Also I agree with the square taper for xc use. I run campy on my road bike and thats taper as well. It seems like when they went to splined they had to reduce bearing size and thus that impacted durability...and the new outboard bearings make for difficult chain lines. Funny thing is they did this when they went to 9-speed. This airborne is running 9 speed with the standard chainrings, square taper, and shifts better than any of my other bikes...and I'm running SRAM Rocket Shortys with Shimano derailleurs.

Doesn't it seem like crank choices just became very limited in the last few years? Can you even get a decent crank arm with standard rings (new) these days?


----------



## IF52 (Jan 10, 2004)

We sold quite a few of those way back when, and eventually stopped because we got tired of sending back broken ones for warranty. Sent back a few Race Face and and tons of Grafton too.


----------



## Eastcoaster (Feb 13, 2004)

*In your photo....*



DeeEight said:


> All three of the ones in the first pic are second generation, american made ones.
> 
> The cracked ones further down the page are first generations. I have the same version in silver also (but mine haven't cracked, though I did replace the spider retaining bolt a couple years ago, the original one sheared). You should be able to see the difference in the CNC miling between these two, first and second generation models of their XC cranks. .


What type of bashring is that? I run a Threshold bashring with a similar look. Thanks!


----------



## Eastcoaster (Feb 13, 2004)

*Sorry...Second Photo.*

The solid one. Thanks


----------



## DeeEight (Jan 13, 2004)

Kooka bashring.I own a half dozen of them, in different colors and bolt patterns (94, 110, and 104).


----------



## Bigwheel (Jan 12, 2004)

A friend here that was a pro racer had them years back and reffered to them as "Kreakas".

Supplied information.
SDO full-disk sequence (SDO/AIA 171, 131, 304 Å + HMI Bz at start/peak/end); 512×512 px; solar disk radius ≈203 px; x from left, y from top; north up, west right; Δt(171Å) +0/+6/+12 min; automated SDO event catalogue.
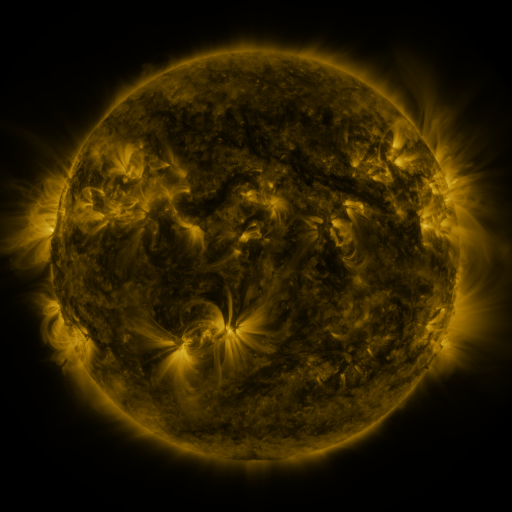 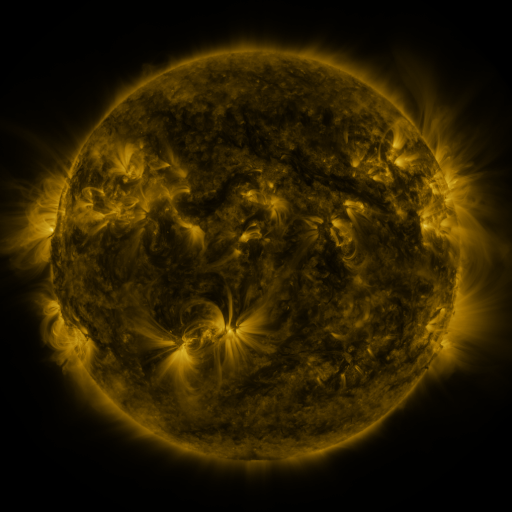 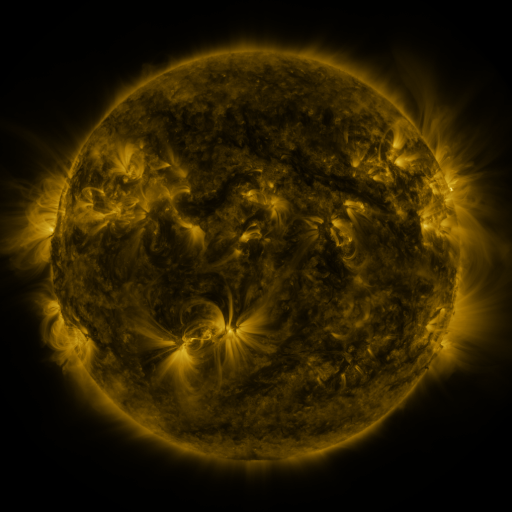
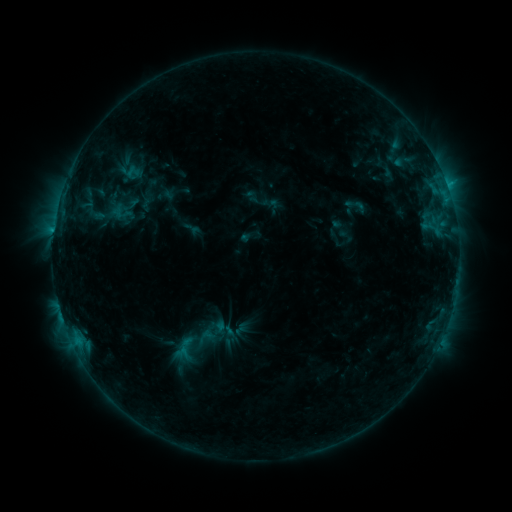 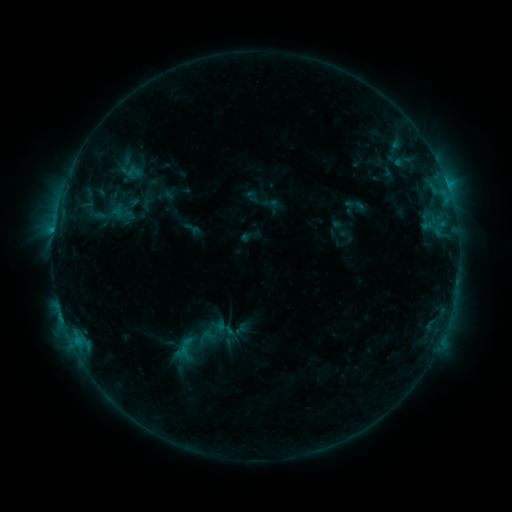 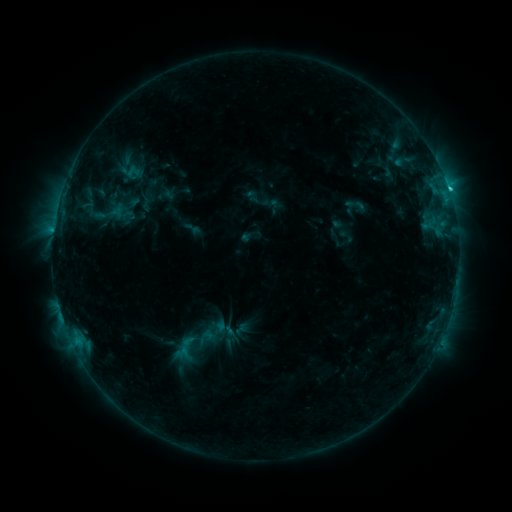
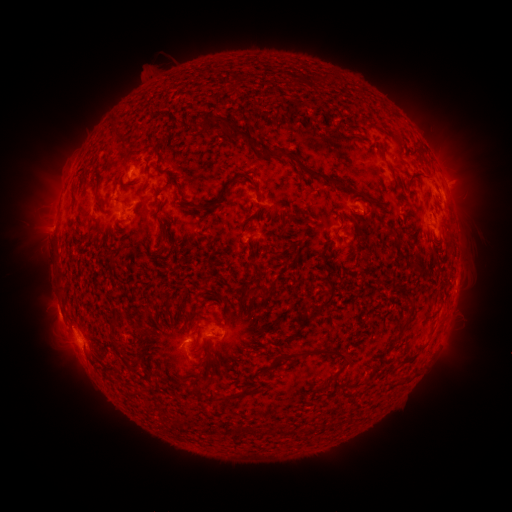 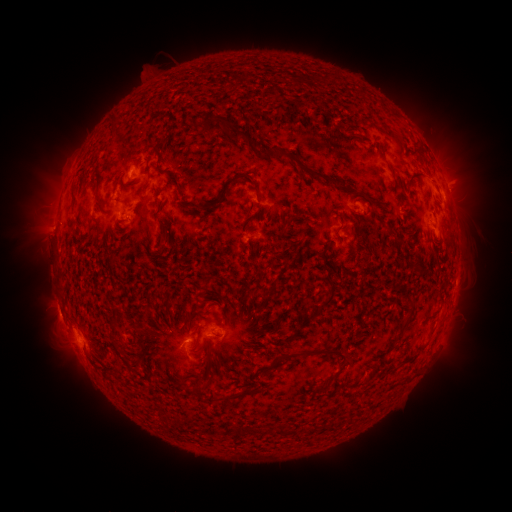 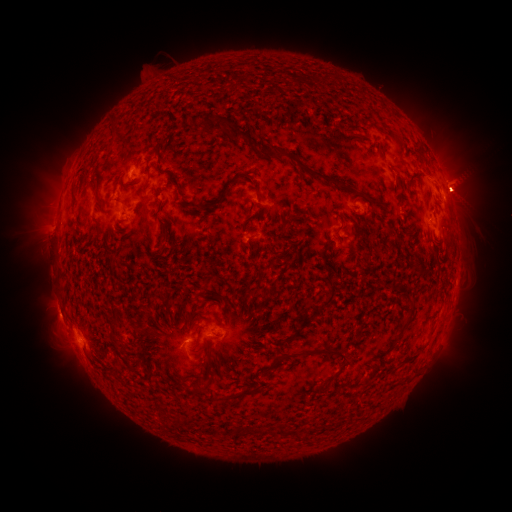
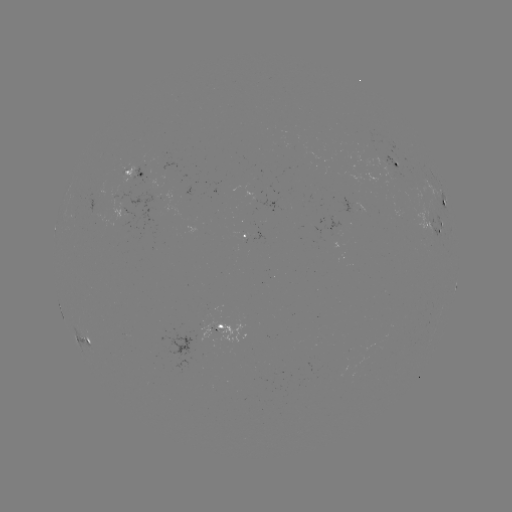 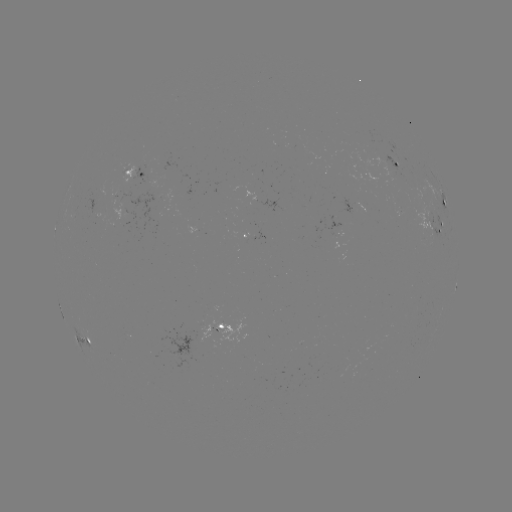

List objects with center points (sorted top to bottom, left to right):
eruption: (91, 364)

Task goal. Transcribe the forum thread about cranks from "The solid one." up to and including "110, and 104).".

Reply.
The solid one. Thanks


----------



## DeeEight (Jan 13, 2004)

Kooka bashring.I own a half dozen of them, in different colors and bolt patterns (94, 110, and 104).